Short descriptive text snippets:
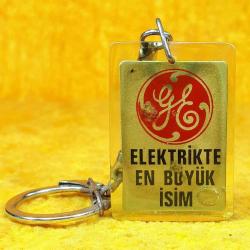 VINTAGE GENERAL ELEKTRİK ELEKTRİKTE EN BÜYÜK İSİM ANAHTARLIK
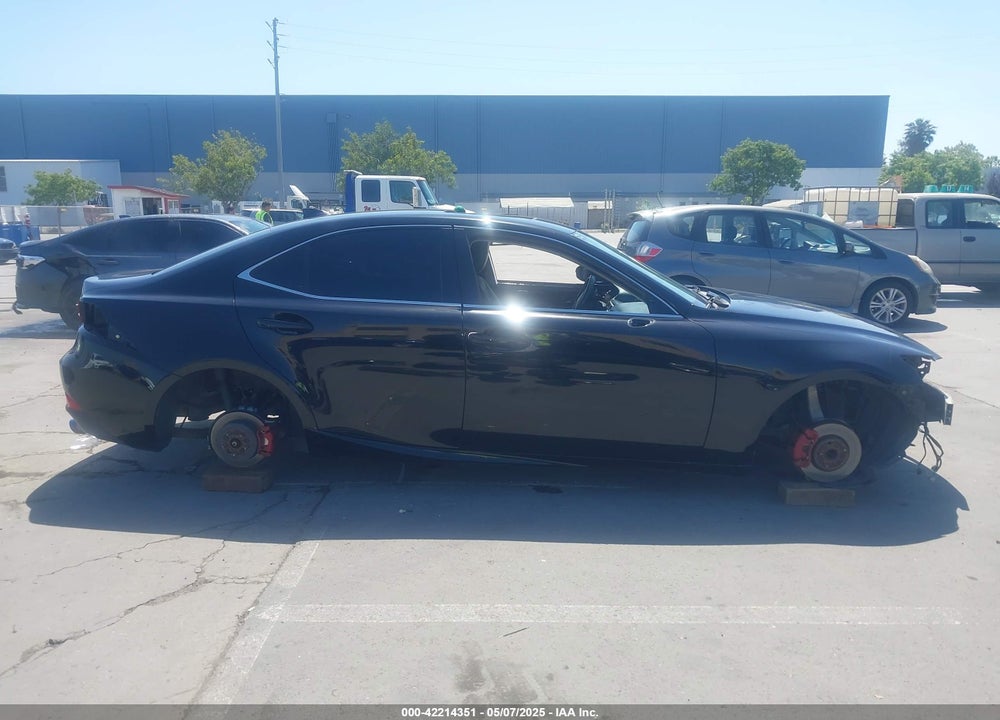2015 LEXUS IS250 VIN: JTHBF1D22F5052863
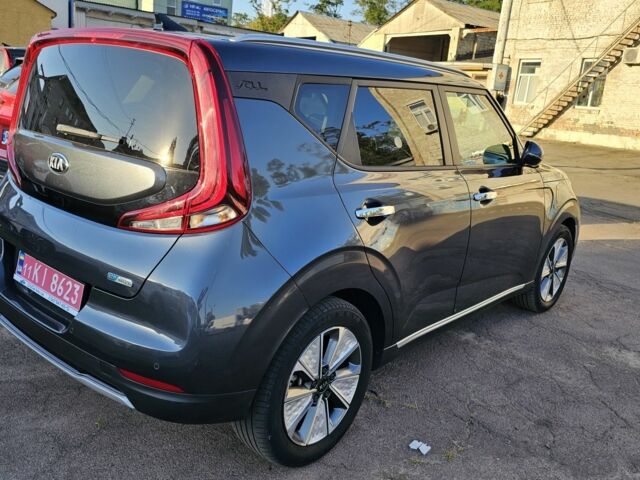 Сірий Кіа Soul, об'ємом двигуна 0 л та пробігом 38 тис. км за 21800 $, фото 3 на Automoto.ua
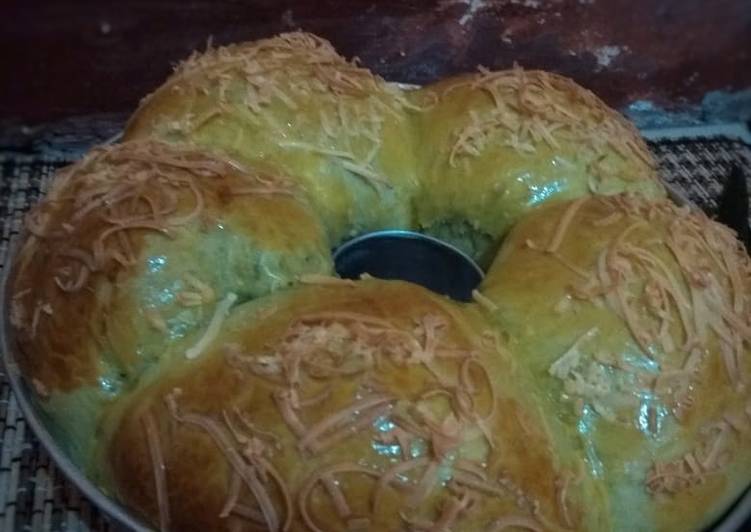 Resep: saat makan malamPandan killer soft bread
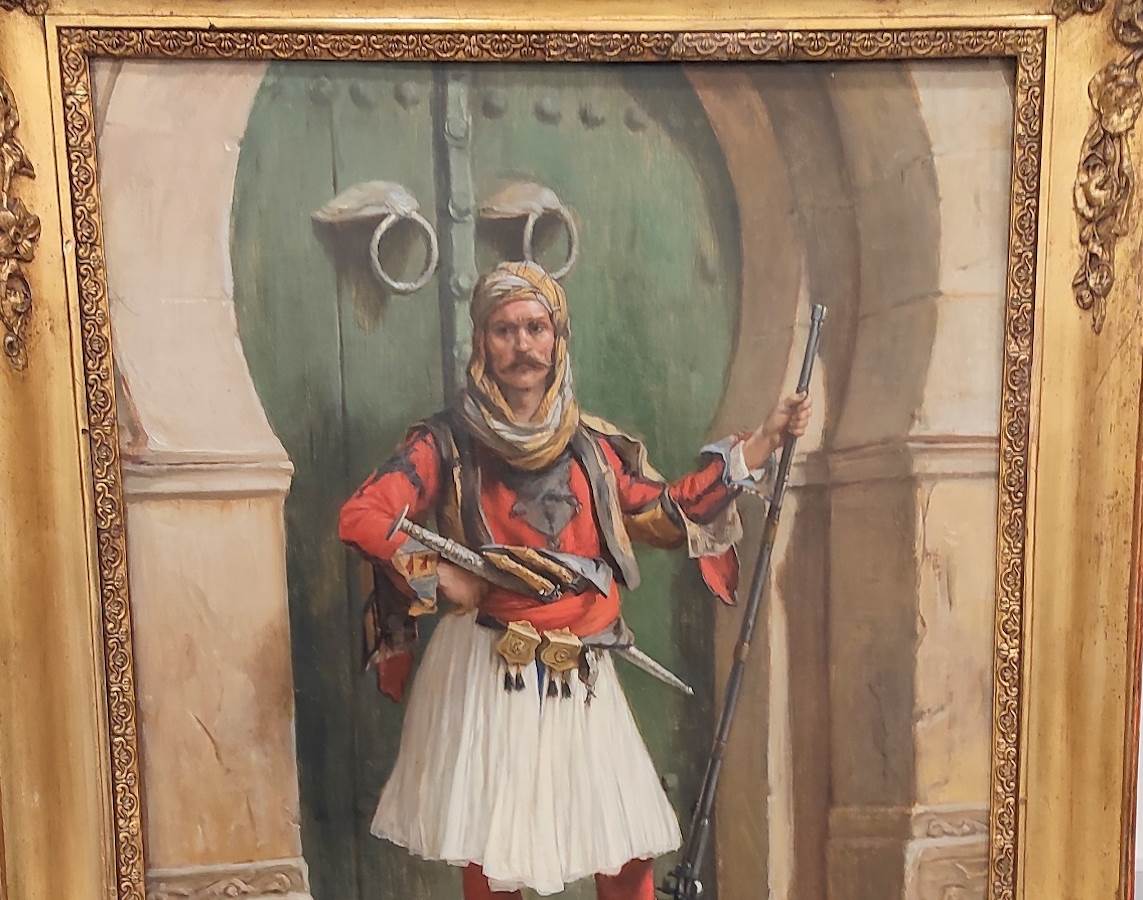  Slika Paje Jovanovića u koferu putnika iz Beča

Assigned task » Output every record exactly, minus the pictures.

Answer to this exercise »
 VINTAGE GENERAL ELEKTRİK ELEKTRİKTE EN BÜYÜK İSİM ANAHTARLIK
2015 LEXUS IS250 VIN: JTHBF1D22F5052863
 Сірий Кіа Soul, об'ємом двигуна 0 л та пробігом 38 тис. км за 21800 $, фото 3 на Automoto.ua
 Resep: saat makan malamPandan killer soft bread
  Slika Paje Jovanovića u koferu putnika iz Beča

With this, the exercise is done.